The next day she died. The doctor paid the family $930 before he left town. A post-mortem found the underlying cause of her death was severe anemia.

The government nurse, Tulsi Meghwal, was located at her home in a town about 12 miles away. She said she had given Ms. Bai iron pills a couple of times, but declined to go to the clinic and show the notations in the register.

The only medical training the amateur doctor had was what he had picked up doing menial work for a real doctor, Ms. Meghwal said.

Because the public service is so undependable, the survey found, even the poorest turn to private doctors or traditional healers 79 percent of the time, spending 7 percent of their monthly budget on medical care. Four out of 10 private doctors surveyed had no medical degree.

Chronic absenteeism among government doctors and nurses is a hard thing to stop in widely scattered villages. The clinics have no phones, so it is impossible to check on the staff's presence with a simple call. The local village councils are supposed to ensure attendance, but they have no authority over the medical staff, whose salaries, transfers and promotions are controlled at the district and state levels.

No one around here could remember any doctor or nurse ever being disciplined for failing to go to work.
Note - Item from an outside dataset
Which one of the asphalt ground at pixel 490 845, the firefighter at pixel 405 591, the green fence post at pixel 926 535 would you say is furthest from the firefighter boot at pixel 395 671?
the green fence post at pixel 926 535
At the same time, there are powerful forces pulling the medical staff away from the small, backward villages where they are assigned to work. Their desire to see their own children well educated is the strongest. Doctors and nurses interviewed in half a dozen villages sent their children to the city for school. Some commuted from the city; others sent their families to live there.

"When government doctors are posted here, they want out as quickly as possible," said Dr. Mahindra Parmar, who serves in Chhani village and has two sons, 3 and 4. "Everyone wants to live in the city. I'd like a transfer to Udaipur. If not, I'll have to move my children there. I'm an educated person. What opportunity is there for my children here? If you allow them to mix with local children, they begin to use the local bad words."
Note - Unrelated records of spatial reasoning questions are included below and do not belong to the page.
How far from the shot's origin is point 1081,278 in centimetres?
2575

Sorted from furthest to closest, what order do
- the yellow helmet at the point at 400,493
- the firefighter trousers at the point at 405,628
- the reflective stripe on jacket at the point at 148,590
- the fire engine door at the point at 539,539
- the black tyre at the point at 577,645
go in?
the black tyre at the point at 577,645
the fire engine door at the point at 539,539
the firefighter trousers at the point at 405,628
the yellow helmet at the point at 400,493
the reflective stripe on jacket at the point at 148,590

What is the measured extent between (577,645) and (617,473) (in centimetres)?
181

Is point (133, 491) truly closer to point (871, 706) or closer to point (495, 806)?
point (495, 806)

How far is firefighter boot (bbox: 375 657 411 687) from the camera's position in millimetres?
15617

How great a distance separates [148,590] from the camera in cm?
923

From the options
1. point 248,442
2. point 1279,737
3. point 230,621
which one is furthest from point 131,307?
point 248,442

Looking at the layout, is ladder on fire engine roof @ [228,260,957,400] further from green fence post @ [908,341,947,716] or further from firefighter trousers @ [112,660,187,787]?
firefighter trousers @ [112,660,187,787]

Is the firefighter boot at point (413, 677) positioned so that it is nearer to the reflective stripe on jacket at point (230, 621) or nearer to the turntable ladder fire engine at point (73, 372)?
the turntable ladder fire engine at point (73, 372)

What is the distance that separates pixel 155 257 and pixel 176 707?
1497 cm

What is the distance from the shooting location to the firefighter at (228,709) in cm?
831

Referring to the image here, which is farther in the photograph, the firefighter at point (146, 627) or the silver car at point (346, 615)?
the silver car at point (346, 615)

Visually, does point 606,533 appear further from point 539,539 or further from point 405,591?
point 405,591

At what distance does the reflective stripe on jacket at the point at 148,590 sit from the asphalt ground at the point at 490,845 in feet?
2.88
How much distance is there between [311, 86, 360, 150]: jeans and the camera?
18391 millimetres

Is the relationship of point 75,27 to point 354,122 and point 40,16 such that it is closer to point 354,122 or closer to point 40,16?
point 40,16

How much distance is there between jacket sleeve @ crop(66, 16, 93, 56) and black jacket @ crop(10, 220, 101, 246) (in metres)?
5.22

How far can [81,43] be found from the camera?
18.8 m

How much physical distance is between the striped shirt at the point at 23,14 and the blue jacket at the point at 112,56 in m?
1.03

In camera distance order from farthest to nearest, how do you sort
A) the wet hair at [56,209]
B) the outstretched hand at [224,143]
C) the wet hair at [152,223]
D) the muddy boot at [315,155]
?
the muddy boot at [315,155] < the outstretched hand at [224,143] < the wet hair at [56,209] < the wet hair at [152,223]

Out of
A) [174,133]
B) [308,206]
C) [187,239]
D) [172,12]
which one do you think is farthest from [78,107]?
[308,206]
The failings of both public and private health care were on display in Dabaycha. The clinic's metal doors were bolted and padlocked one recent afternoon. Some villagers said they did not even know a government nurse was assigned to the village.

"Sometimes she's here, sometimes she's not," said Jivi Mohan, a mother of four who was smoothing a mixture of dung and mud on the walls of her home. "Laxman is always there."
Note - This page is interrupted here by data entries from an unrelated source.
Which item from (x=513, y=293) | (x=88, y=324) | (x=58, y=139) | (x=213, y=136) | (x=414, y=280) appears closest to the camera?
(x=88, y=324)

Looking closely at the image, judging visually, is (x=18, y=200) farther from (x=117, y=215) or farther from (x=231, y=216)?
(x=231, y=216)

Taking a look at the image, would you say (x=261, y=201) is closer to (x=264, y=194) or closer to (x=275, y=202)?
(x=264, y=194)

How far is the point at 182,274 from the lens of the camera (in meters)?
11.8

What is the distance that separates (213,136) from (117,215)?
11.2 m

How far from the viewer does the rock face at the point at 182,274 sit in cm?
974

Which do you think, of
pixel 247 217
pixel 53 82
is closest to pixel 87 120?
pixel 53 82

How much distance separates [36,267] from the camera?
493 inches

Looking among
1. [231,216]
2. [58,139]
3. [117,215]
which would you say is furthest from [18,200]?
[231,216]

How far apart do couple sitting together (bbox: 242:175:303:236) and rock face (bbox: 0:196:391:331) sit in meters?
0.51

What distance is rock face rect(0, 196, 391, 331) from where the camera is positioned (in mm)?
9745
Laxman Damor, 49, is the most popular "doctor" in the village, though he never got past the seventh grade. The way to his house lies through wheat and lentil fields and past grazing cows.

"By and large, whoever comes to me, I give them an injection," he said. "Often, tablets are better, but they want injections. If I don't give them one, they'll go to someone else. I'll lose my customer."

He is also liberal with the intravenous glucose drip, which gives a person sapped by anemia a temporary sugar surge. He charges more than $2 for a drip, in an area where people spend on average $10 a month per person for total household expenses.

A young laborer, Babu Lal, walked into Mr. Damor's courtyard, complaining of a chest cold. He had hiked several miles. Mr. Damor immediately put him on the examining table. In no time, the needle was out and Mr. Damor stuck him in the hip with an antibiotic.

That same afternoon, the public health nurse, Kesara Ahari, returned to the village, saying she had been working in the fields. But she did not unlock the clinic. She said she always works out of her home.

She acknowledged she has trouble competing with Mr. Damor. He has medicines that she does not. She does not give the injections and intravenous drips that people want.

She brought out the empty tins that should have held her stock of medicines. She was even out of oral rehydration salts, which can cheaply prevent dehydration from diarrhea, a leading killer of children in developing countries. Many of those who come to her for care wind up going to Mr. Damor to buy the pills they need.

Her register showed entries only intermittently, sometimes with gaps of almost a week.

"I don't have medicines, so what do I give them?" she asked, shrugging. "What is the point of filling the register?"